Une langue qui naît, ou qui renaît, c’est une chose très importante pour un peuple. Le tout, c’est de savoir si la langue prend une dimension nationale, dans un sens plus identitaire qu’en France, puisque chez nous ce débat a déjà eu lieu. En France, on ne parle plus le français comme dans la cour des États européens du 19e siècle. Au Québec, ce nationalisme lié à la langue est une chose à la fois passionnante et fragile. Je ne vois pas ce que je peux ajouter à tout ce que d’éminents intellectuels québécois ont publié de riche sur cette question. Vous avez chez vous des penseurs qui n’ont fait que ça et qui ont beaucoup apporté à l’Histoire du Québec."
Certains affirment qu’à une époque de mondialisation débridée, la question nationale au Québec paraît désuète. Partagez-vous ce point de vue catégorique?
"Cette question devient désuète, me semble-t-il, mais je le dirais avec précaution parce que le Québec est un pays que j’aime, parce que je me suis aperçu qu’il fallait des années de familiarité pour être compétent et parce qu’il s’est passé beaucoup de choses depuis que je n’y vais plus. Moi, j’ai besoin de la présence, les livres ne me suffisent pas. D’après ce que me rapportent tous mes amis qui reviennent du Québec et mes amis québécois, il me semble que depuis une dizaine d’années, la passion nationaliste au Québec est vécue un peu au passé. Cette passion est toujours vivace, mais elle est vécue comme si les occasions d’aller jusqu’au bout de l’idéal québécois étaient un peu derrière nous. Qu’est-ce que ça voudrait dire? Ça voudrait dire que maintenant, on ne peut pas faire vivre une entité nationale uniquement avec la question de la langue. C’est vrai."
En ce début du 21e siècle, alors que la mondialisation économique et culturelle bat son plein, l’idée de "souveraineté nationale" ne vous paraît-elle pas archaïque et dépassée?

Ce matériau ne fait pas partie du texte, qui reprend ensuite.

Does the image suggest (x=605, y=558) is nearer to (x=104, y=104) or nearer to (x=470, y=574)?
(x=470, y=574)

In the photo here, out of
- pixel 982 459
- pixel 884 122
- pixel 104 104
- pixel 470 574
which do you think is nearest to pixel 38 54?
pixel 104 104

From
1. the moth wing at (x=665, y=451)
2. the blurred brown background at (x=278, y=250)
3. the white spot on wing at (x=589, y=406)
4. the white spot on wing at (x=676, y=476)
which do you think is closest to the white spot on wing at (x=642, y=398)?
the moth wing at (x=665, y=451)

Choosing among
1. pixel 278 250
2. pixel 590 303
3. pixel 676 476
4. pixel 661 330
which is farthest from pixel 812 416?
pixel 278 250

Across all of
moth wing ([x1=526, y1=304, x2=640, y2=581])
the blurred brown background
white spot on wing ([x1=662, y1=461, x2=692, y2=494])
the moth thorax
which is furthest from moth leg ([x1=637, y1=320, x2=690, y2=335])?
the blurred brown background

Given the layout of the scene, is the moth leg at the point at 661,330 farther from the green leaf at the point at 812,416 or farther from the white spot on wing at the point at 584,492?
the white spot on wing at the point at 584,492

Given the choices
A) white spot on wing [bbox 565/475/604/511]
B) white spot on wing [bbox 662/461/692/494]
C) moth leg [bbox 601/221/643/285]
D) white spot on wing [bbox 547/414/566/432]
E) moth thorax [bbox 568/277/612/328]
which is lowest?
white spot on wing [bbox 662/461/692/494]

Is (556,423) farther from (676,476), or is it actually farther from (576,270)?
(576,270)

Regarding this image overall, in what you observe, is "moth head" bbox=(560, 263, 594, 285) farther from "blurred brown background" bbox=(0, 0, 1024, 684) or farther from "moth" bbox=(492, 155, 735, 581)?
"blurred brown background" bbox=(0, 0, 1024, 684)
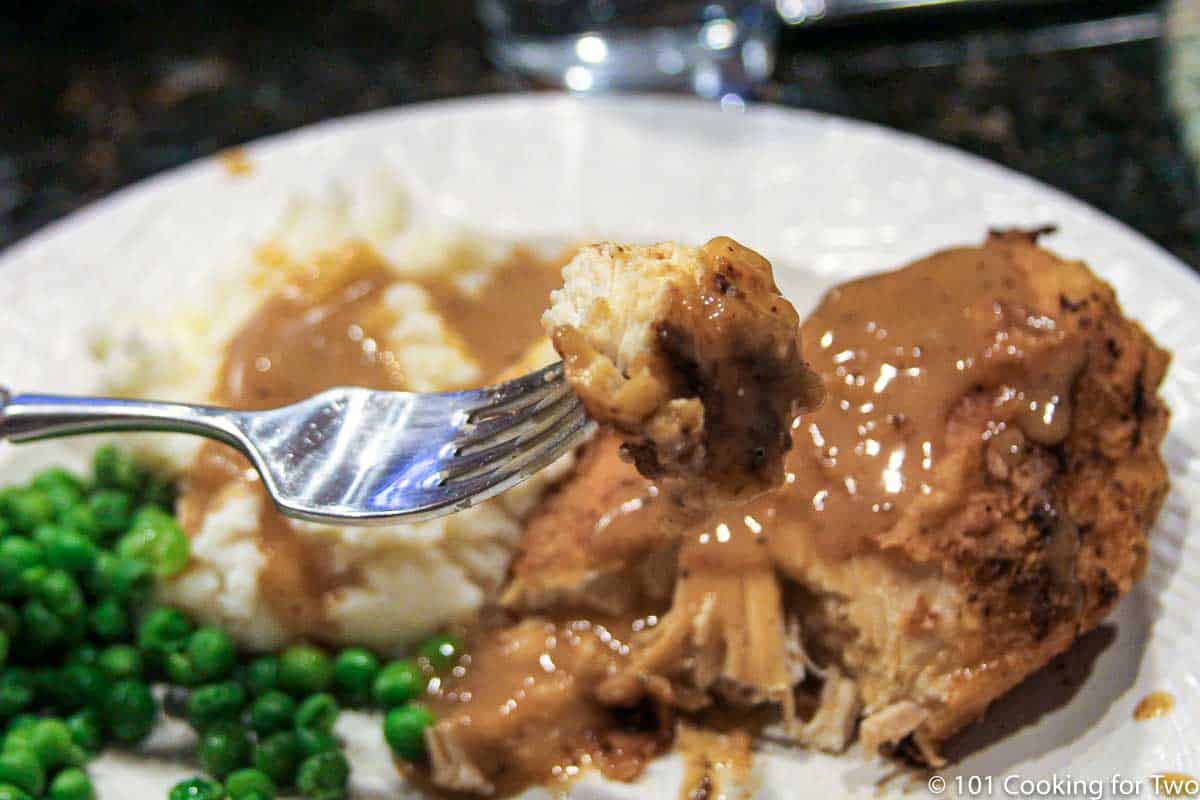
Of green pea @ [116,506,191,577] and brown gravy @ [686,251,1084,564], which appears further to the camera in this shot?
green pea @ [116,506,191,577]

"Oui. Mais il n’en demeure pas moins que dans un certain nombre de domaines, il y a toujours des possibilités de "rester chez soi", de défendre sa langue et sa culture. Cette réalité-là n’a pas encore été réduite à néant. Je crois que la mondialisation est à la fois une tendance vers le planétaire et un retour à la nation. C’est une poussée trop rapide vers une citoyenneté du monde qui donne le vertige, déséquilibre et renforce le repli sur la communauté. C’est le mondialisme qui suscite l’individualisme ici et le tribalisme là. Nous nous dirigeons sans boussole et sans étoiles vers un avenir mondialiste, mais nous nous y dirigeons dans les plus tumultueuses convulsions. Nous allons vers l’unité, mais avec une Histoire, des traditions, des cultures, des religions et des langues différentes, parfois contradictoires et antagonistes, sans avoir la possibilité de dégager le message universel de ces différences. Nous avons si peur de ne rien trouver dans la citoyenneté du monde que nous nous raccrochons à nos singularités et à nos souvenirs. C’est ce qu’on appelle des "crispations identitaires" parce que, souvent, pour être nous-mêmes, nous avons besoin d’être séparés des autres."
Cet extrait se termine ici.